I read the assignment's mention "directory structure" as referring to on-disk structure. And that's what you probably need to focus on. You're given a big block of storage and you need to hand out little pieces. So you're going to need to write a storage allocator. The hard part really is designing the on-disk structures. You'll have to track which blocks are free. Files can be deleted, so you'll wind up with holes. Two simple approaches are using a bit map or a list of continuous free spaces. Whichever approach you pick, they'll be some part of your code where you'll wish you picked the other.
You'll also need a structure to track names. When a user creates a file, he names it. To open the file later, he gives the same name. On-disk structures are required to support this. There are other meta-data as well: last modified date (your assignment specifically requires this), file size, location of data. You can use your allocator to get space to store your meta data.

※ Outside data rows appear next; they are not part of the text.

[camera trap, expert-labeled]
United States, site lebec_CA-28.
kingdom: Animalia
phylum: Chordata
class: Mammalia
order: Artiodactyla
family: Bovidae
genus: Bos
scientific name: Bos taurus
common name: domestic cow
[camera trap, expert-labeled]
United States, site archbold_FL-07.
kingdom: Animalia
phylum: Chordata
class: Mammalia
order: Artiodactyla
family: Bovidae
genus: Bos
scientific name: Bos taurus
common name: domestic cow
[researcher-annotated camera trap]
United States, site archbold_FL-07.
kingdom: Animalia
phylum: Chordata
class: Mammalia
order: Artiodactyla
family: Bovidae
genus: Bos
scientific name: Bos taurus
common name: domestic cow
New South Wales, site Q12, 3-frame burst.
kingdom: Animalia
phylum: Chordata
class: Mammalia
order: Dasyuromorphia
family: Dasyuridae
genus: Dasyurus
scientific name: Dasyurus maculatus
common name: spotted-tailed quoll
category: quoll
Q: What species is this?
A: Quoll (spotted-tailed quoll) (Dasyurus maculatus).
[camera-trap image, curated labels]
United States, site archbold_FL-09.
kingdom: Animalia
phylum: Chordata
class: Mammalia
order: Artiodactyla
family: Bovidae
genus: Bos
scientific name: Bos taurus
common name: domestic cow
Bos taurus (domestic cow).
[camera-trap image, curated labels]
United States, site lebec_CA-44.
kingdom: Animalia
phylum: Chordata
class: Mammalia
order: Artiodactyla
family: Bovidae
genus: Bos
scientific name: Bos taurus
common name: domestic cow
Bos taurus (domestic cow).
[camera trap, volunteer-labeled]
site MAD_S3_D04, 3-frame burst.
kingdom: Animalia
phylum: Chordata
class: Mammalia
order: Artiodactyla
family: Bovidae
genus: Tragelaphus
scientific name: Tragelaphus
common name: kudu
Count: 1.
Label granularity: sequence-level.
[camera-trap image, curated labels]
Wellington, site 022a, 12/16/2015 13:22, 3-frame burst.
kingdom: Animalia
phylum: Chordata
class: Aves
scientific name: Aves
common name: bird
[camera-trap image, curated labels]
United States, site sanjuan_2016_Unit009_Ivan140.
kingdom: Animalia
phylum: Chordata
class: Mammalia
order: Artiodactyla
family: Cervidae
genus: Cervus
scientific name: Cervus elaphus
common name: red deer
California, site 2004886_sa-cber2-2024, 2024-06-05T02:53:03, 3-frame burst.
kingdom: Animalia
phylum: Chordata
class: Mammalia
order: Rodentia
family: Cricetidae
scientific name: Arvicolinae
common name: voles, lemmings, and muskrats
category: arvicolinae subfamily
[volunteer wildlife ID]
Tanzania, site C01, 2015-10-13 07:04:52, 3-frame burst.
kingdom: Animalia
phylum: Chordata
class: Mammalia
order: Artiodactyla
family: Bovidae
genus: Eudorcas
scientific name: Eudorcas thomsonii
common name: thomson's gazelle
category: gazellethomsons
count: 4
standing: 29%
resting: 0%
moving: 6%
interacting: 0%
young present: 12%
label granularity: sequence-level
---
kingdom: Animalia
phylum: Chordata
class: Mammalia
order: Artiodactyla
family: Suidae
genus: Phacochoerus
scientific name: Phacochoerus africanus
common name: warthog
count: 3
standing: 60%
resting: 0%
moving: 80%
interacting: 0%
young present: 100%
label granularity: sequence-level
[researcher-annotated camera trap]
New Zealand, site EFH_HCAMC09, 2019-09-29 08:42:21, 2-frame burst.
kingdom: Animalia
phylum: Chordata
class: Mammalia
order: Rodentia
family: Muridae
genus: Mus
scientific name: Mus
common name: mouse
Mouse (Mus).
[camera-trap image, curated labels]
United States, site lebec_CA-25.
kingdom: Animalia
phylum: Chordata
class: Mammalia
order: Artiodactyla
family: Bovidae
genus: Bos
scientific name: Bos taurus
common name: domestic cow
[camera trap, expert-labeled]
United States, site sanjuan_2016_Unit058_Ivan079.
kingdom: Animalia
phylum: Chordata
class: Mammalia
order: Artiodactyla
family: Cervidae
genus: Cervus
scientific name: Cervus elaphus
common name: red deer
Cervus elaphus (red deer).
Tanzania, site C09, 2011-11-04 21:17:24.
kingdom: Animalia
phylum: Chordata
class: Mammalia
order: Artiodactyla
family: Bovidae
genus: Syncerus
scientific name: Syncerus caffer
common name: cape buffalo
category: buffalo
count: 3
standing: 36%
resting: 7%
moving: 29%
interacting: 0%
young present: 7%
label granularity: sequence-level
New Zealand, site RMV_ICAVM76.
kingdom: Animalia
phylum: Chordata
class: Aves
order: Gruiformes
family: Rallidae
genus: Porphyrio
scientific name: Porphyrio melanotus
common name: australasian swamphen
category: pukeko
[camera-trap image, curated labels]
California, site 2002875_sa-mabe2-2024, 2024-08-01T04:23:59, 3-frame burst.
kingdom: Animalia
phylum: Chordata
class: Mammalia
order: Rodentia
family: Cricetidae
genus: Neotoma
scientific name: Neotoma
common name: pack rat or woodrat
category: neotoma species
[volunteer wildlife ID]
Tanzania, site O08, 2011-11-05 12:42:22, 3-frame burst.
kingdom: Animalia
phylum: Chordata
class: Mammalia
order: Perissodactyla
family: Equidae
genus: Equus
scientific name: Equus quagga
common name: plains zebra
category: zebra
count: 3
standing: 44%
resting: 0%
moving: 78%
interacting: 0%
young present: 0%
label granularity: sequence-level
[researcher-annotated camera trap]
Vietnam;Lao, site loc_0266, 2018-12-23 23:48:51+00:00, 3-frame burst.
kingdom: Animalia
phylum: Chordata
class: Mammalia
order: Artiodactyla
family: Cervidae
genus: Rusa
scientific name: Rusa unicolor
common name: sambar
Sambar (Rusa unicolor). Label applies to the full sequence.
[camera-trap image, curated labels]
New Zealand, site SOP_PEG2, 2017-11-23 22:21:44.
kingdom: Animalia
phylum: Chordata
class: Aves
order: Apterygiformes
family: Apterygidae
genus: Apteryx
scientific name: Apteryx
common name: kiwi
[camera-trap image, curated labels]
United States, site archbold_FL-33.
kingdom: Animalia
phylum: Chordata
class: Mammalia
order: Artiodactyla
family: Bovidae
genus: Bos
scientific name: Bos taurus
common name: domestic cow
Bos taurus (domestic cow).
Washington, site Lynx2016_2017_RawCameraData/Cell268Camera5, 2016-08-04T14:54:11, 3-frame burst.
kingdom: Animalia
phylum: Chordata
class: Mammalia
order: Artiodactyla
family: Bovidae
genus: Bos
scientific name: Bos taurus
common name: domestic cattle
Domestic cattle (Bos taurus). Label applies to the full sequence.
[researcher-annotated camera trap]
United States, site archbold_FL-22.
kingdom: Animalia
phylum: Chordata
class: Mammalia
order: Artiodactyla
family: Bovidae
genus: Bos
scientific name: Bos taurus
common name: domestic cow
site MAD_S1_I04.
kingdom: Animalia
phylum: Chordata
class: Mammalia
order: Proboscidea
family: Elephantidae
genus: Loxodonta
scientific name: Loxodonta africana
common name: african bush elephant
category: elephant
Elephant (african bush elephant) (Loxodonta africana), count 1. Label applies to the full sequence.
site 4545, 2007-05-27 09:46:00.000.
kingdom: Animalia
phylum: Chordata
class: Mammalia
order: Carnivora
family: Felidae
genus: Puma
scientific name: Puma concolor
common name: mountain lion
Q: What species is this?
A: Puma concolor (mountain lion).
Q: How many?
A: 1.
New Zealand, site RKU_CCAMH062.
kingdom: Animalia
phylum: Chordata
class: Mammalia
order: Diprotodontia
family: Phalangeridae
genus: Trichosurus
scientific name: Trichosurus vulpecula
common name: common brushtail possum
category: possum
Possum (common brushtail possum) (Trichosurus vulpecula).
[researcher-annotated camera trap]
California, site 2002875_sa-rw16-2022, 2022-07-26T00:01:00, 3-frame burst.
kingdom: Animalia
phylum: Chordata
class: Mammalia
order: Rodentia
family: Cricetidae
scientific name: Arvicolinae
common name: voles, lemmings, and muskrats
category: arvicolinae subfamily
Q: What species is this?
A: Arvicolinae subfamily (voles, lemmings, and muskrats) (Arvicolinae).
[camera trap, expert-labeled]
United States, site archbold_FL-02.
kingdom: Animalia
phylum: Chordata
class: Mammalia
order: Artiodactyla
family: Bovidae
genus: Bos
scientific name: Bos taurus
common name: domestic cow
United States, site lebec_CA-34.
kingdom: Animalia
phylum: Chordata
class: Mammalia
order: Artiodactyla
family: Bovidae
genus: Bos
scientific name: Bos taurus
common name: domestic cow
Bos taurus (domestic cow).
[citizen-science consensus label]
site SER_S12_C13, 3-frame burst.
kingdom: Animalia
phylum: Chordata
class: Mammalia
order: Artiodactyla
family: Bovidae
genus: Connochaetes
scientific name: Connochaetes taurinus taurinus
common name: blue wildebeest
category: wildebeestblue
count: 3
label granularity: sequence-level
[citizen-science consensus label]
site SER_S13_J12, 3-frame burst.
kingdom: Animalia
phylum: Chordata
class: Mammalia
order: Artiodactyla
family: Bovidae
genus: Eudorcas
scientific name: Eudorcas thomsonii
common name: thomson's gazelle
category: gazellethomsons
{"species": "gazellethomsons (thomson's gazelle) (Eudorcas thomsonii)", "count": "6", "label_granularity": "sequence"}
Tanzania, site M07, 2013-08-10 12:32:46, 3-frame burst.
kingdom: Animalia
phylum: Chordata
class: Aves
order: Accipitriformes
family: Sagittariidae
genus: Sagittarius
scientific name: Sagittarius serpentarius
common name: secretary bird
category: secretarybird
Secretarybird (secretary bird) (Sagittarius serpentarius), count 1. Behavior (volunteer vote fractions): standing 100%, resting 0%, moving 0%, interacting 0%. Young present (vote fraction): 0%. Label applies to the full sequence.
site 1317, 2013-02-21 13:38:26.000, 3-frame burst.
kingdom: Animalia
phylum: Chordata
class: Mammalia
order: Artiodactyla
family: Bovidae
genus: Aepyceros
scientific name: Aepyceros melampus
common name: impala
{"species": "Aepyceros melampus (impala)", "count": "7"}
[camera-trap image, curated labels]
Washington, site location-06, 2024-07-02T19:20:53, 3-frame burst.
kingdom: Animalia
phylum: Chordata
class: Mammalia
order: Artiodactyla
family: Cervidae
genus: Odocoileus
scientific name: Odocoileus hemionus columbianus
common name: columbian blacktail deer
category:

It's common to have a fixed block at (or near) the beginning of your storage to hold configuration information and pointers to other storage needed to get your filesystem loaded.
For a good overview of Unix filesystem concepts, I can recommend "The Design and Implementation of the FreeBSD Operating System" by Marshall Kirk McKusick and George V. Neville-Neil, Chapter 8 Local Filesystems.
Specifically these sub-chapters:
- 8.8. The Local Filestore
- 8.3. Naming
- 8.9. The Berkeley Fast Filesystem
This helps one to think separately about storage allocation and naming.
Your assignment page includes some great references. I've had a chance to look over Practical File System Design, which the author has generously posted online. I can specifically recommend these chapters:
- Chapter 4 The Data Structures of BFS
- Chapter 6 Allocation Policies
- Appendix A File System Construction Kit
Maybe the problem you're having is the project seems large and overwhelming. It really helps to break it down into smaller parts. If you're still lost, start by implementing the the part you understand the best.
Let's get back to the specifics of your assignment. It mentions these filesystem constraints:
- Files can be up to 16384 bytes in size
- The allocation units, or blocks on the disk are each 512 bytes.
- Your total storage area is 2-10 MB
Constraints in this context are not bad, the're good because they limit what you have to deal with and allow you to cut a few corners. (I'm not saying any more because figuring out the details is the point of your assignment.)
If you're still stuck, you could read the source code to a simple file system like FAT. Here's a pretty accessible description of FAT:
(Also check out Wikipedia.)
Here's a link to a C implementation of FAT intended for embedded applications:
The source code is only about 5K lines.